In this study, we excluded ECG recordings with arrhythmias to ensure the clarity and reliability of HRV parameter extraction. While this approach facilitated model training and validation under controlled conditions, it may limit the generalizability and robustness of the model in real-world clinical settings, where arrhythmic events are common. Consequently, the current model may perform less reliably when encountering noisy or irregular signals that were not represented in the training data.
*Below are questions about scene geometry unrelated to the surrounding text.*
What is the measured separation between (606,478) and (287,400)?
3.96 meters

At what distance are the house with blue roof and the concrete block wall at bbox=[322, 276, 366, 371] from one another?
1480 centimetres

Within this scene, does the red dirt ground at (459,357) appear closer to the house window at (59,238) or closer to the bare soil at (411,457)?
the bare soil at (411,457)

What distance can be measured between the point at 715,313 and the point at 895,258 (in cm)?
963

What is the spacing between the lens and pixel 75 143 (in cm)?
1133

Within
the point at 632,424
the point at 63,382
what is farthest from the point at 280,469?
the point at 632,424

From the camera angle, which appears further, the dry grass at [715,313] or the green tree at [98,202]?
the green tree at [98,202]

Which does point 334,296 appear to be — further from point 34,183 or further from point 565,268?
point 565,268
Future work could explore alternative strategies to incorporate arrhythmic data without compromising model performance. Possible approaches include: (1) augmenting the dataset with labeled arrhythmic segments and training the model to recognize and appropriately weight these signals, (2) applying preprocessing or signal-cleaning techniques to mitigate noise while retaining clinically relevant arrhythmia patterns, and (3) developing hybrid models that combine HRV-based features with arrhythmia-specific metrics to enhance predictive accuracy under variable conditions. Incorporating such strategies would improve the robustness and clinical applicability of the CDSS, making it more reflective of real-world patient populations.